I met a guy at a community luncheon. He was an interesting person to talk to and we discovered many similar interests. We arranged to have coffee later in the month. One interesting facet of this man is that he is a “life coach.” He helps people integrate physical, financial, and spiritual well-being into an overall healthy lifestyle. As I listened to him describe his work, his clients, and the results people enjoy, I realized just how much baseball has to offer in this realm. He agreed, once we began sharing notes. He was amazed at how much synergy there was between baseball, especially the reality of Little League affirmation, and his efforts of coaching a person into healthy living. We both agreed: being coachable is key to success, on or off the field.
Professional baseball players have been playing the game for twenty years or more. If they have been on any kind of upper-echelon bracket of ball (let alone the Majors) they have played literally hundreds of games. Maybe over a thousand or more. All along the way, there have been people there for them to help them refine the mechanics used at the plate while batting. Others were looking for variations on fielding or throwing maneuvers that could help on defense. Still others were noting base running, stealing, sliding technics that could benefit from a “tweak” to their approach or timing. Even though these highly-compensated and talented players got to their spot on a Major League club because of their hard work and talent, the players getting better and better are the ones open to coaching. They don’t know everything. There is always something more to learn. And they know that baseball is about progress, not perfection.
In the world, at home, school, work, I have seen people closed to coaching. They want to be perceived as knowing it all (try showing a 3-year-old how to use scissors) because to admit that they need direction, coaching, is to admit that they do not have “everything together.” It is to admit a vulnerability, a weakness. In the world of business, any sign of weakness often spells death to that person’s career. Someone displaying weakness or (heaven forbid) admitting to weakness (like not knowing something or needing help with something) is shunned. They do not get to lead projects. They are not sought out for advice. They are on the chopping block next time staff cuts arise. Their “admitted” weakness becomes a rationale for no raise and no promotion. People learn early in their corporate careers to cover up weakness or vulnerability and substitute bluster, activity, or blame-and-shame counter measures to stay alive.

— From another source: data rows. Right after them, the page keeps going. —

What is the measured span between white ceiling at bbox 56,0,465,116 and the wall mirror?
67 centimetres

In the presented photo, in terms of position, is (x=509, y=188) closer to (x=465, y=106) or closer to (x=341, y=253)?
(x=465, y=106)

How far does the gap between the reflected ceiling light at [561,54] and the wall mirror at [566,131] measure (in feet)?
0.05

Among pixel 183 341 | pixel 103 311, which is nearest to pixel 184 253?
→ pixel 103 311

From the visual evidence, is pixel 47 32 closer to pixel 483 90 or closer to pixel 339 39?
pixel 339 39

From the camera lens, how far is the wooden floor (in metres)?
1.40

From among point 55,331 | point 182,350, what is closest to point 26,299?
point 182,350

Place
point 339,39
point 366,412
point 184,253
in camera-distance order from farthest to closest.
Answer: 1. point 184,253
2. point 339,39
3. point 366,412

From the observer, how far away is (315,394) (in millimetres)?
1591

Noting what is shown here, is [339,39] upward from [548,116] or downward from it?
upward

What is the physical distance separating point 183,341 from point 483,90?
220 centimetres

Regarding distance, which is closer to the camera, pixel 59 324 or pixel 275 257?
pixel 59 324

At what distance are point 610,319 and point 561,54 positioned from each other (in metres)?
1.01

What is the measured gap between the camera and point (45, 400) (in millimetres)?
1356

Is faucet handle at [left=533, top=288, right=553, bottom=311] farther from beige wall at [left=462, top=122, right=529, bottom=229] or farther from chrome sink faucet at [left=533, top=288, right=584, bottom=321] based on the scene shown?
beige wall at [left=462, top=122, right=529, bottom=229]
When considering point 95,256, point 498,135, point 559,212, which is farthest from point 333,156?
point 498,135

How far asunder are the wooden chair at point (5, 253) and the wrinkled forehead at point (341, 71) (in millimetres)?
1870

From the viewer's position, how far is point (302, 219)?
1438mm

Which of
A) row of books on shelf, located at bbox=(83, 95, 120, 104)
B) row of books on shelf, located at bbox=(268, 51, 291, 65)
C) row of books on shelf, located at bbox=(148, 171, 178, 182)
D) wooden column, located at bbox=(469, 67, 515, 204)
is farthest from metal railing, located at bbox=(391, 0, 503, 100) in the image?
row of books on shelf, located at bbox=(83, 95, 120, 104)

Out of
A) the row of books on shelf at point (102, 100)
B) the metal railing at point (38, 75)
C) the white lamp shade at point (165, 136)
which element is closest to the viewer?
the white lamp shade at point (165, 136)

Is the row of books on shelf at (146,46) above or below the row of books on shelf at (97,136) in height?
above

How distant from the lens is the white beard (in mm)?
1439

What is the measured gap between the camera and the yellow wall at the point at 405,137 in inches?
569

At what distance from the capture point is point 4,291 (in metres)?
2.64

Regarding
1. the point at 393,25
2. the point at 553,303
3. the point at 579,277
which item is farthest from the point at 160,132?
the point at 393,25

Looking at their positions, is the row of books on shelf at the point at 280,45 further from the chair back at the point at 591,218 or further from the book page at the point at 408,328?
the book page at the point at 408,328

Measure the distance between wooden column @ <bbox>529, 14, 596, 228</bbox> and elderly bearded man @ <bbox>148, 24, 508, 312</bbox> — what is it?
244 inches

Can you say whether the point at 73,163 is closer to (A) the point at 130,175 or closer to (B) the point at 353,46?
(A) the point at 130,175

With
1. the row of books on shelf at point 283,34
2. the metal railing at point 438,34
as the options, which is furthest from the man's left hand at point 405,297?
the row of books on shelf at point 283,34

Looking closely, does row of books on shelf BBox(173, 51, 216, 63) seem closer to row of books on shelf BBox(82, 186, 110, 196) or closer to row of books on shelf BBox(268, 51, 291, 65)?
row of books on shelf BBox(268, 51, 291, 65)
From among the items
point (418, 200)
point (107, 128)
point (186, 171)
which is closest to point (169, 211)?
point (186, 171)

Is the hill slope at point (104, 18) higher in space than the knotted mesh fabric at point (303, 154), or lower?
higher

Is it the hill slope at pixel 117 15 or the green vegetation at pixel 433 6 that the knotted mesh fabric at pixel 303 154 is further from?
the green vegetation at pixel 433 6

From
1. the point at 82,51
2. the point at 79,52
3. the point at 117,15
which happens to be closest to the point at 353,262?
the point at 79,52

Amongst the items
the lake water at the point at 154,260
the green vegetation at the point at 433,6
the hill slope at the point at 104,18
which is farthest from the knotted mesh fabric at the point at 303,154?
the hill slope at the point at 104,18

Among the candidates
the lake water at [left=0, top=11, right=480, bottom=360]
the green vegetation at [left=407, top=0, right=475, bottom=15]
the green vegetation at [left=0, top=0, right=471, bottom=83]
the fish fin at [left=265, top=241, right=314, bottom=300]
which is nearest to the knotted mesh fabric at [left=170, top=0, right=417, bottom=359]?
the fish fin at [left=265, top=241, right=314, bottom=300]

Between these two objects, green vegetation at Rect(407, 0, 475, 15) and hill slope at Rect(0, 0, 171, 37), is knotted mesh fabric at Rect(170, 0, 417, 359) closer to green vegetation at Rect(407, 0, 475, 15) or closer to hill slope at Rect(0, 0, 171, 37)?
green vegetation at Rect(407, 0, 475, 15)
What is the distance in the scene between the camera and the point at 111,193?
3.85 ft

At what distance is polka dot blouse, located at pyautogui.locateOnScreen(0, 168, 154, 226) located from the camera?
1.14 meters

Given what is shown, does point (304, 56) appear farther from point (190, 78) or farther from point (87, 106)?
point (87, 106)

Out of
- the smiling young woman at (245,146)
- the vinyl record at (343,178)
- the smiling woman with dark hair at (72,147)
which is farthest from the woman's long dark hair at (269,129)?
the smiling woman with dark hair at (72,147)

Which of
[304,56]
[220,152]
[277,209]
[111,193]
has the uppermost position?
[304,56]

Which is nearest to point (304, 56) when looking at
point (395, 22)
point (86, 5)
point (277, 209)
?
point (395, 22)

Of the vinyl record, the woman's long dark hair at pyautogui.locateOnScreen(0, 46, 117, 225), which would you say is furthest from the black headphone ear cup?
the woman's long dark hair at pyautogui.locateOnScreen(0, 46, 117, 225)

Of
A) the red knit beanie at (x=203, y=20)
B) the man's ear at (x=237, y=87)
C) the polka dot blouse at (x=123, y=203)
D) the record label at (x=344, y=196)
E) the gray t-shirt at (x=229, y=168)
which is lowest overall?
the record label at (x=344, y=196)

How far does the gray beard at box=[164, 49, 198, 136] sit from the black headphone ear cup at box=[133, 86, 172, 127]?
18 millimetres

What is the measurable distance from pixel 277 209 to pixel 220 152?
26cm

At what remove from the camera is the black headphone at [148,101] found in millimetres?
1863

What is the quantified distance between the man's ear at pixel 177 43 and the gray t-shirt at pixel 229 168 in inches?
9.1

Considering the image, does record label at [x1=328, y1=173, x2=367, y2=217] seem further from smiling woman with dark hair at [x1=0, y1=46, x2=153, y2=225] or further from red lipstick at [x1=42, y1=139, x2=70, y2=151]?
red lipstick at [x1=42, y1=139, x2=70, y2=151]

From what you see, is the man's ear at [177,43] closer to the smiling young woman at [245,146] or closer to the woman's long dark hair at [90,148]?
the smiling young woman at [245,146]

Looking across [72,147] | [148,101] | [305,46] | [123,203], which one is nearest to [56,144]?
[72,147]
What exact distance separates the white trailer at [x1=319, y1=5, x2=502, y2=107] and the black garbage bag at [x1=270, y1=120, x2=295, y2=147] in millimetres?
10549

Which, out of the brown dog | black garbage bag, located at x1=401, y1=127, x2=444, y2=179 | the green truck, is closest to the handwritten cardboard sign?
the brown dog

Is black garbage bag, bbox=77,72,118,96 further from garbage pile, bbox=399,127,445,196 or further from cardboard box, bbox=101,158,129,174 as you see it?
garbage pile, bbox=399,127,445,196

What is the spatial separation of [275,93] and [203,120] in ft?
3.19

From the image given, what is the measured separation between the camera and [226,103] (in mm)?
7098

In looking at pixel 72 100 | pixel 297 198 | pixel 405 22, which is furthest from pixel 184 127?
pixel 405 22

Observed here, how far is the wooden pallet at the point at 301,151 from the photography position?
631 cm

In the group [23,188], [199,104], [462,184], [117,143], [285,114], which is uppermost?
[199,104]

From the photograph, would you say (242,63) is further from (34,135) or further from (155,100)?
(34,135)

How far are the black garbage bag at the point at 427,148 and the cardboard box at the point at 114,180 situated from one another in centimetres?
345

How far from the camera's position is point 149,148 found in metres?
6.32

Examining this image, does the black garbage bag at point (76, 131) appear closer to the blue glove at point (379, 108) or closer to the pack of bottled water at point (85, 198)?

The root of “vulnerability” contains the sense of “wounding.” To be open to another person, to share honestly one’s thoughts, feelings, fears, uncertainties, and ask for help (on a task or for an emotional difficulty) is actually what strengthens relationships. Henri Nouwen, a Jesuit priest, wrote a now-famous book, “The Wounded Healer,” wherein he makes the case for sharing our woundedness with each other. It’s how we bond, form community, strengthen one another. We are made strong in our weakness, sharing our vulnerability, our wounds, not through posturing, puffing up ourselves, or “one-upping” others. No one is perfect, nor is perfection possible. Life is about moving along a spectrum of getting better, getting stronger. Progress, not perfection. A trusted coach knows that you are a gifted person and is not going to belittle you or shame you.
Being coachable is admitting that one is not perfect. There is no loss of identity or sense of importance if we say we need help. Each of us is confident, capable, competent in our own way, with lots of things in life. But not perfect. We can always learn something, improve on something, and enjoy becoming even more proficient at some task or other. Being coachable and asking for coaching is actually a sign of maturity, of strength, not immaturity or weakness. How coachable are you? Are you asking for help? Who is that trusted individual who could be your coach?